Unsurprisingly, Brian Miller is quite behind the modern literature on these subjects. First, he links to Parker et al. (2013) to support his statement about echolocation, apparently unaware that Thomas and Hahn (2015) and Zou and Zhang (2015) overturned their results.
To quote Thomas and Hahn:

“We find that when the proper comparisons are made there is no surprising excess of convergence between echolocating mammals, even in sensory genes.”

Then there’s the part about there not being enough time for aquatic mammals to have evolved. Miller cites this uncommondescent article about a finding of a Basilosaurus jawbone found in sediments from Antarctica that were apparently 49 million years old, from back in 2011. Given that the DI have covered this next paper before now (atrociously), I don’t believe for a second that Miller is unaware of the conclusions of Buono et al. (2016), which are that this particular jawbone is from sediments more likely to be between 40 and 46 million years old, not 49:

“we interpret the age of the horizon that produced MLP 11-II-21-3 (i.e., TELM 4) as early middle Eocene (~46–40 Ma”
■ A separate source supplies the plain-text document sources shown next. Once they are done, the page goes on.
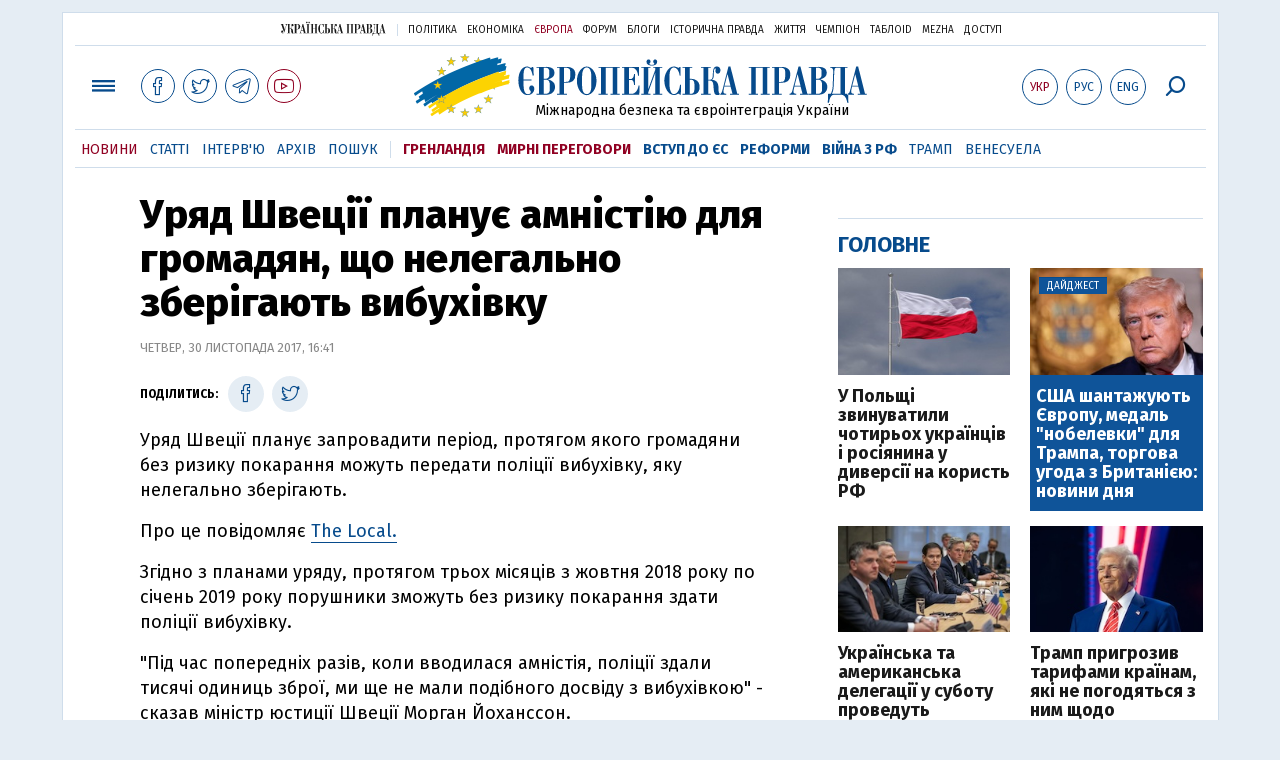

--- FILE ---
content_type: text/html; charset=utf-8
request_url: https://www.google.com/recaptcha/api2/aframe
body_size: 267
content:
<!DOCTYPE HTML><html><head><meta http-equiv="content-type" content="text/html; charset=UTF-8"></head><body><script nonce="djqdf7K-g3mjC-ZiKhIihQ">/** Anti-fraud and anti-abuse applications only. See google.com/recaptcha */ try{var clients={'sodar':'https://pagead2.googlesyndication.com/pagead/sodar?'};window.addEventListener("message",function(a){try{if(a.source===window.parent){var b=JSON.parse(a.data);var c=clients[b['id']];if(c){var d=document.createElement('img');d.src=c+b['params']+'&rc='+(localStorage.getItem("rc::a")?sessionStorage.getItem("rc::b"):"");window.document.body.appendChild(d);sessionStorage.setItem("rc::e",parseInt(sessionStorage.getItem("rc::e")||0)+1);localStorage.setItem("rc::h",'1768594161502');}}}catch(b){}});window.parent.postMessage("_grecaptcha_ready", "*");}catch(b){}</script></body></html>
This was a completely unnecessary citation on Miller’s part, as the main part of his argument has to do with the “waiting time problem” whereby he claims (a la Sternberg) that only 2 or fewer mutations could have become fixed in the timeframe that whales are supposed to have evolved from terrestrial ancestors. A few million years here or there makes no significant different to this argument, so there’s no reason for Miller to cite anything including the erroneous age of 49 million years.